--- START OF Record list ---

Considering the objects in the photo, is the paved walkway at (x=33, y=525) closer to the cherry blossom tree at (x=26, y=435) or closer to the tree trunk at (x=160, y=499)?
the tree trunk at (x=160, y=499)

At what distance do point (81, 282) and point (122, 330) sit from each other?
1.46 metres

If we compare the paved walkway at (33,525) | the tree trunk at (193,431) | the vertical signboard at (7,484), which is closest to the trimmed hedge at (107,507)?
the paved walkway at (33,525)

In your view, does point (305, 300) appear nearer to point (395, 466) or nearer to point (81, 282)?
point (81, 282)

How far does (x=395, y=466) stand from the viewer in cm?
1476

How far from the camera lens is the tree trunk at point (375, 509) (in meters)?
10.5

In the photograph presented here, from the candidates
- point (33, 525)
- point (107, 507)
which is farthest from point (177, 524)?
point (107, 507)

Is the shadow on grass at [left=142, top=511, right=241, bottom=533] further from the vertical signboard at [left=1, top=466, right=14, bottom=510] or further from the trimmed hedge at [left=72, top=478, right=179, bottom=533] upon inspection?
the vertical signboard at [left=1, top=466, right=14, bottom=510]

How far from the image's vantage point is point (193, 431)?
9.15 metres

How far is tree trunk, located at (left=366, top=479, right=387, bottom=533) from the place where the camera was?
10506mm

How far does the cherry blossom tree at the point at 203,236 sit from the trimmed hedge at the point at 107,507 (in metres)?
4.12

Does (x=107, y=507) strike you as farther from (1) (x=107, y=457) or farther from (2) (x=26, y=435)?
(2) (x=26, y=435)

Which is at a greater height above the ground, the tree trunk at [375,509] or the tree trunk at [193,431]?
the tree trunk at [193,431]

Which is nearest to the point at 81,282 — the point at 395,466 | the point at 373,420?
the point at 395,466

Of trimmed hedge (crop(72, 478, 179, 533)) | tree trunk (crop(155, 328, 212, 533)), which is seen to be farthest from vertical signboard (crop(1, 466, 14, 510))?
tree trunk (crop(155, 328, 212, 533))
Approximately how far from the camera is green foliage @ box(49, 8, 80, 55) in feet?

--- END OF Record list ---

*Required task:* Copy the rows verbatim, starting at the line that contains "Of trimmed hedge" and continuing through the last row.

*Expected output:*
Of trimmed hedge (crop(72, 478, 179, 533)) | tree trunk (crop(155, 328, 212, 533)), which is seen to be farthest from vertical signboard (crop(1, 466, 14, 510))?
tree trunk (crop(155, 328, 212, 533))
Approximately how far from the camera is green foliage @ box(49, 8, 80, 55) in feet?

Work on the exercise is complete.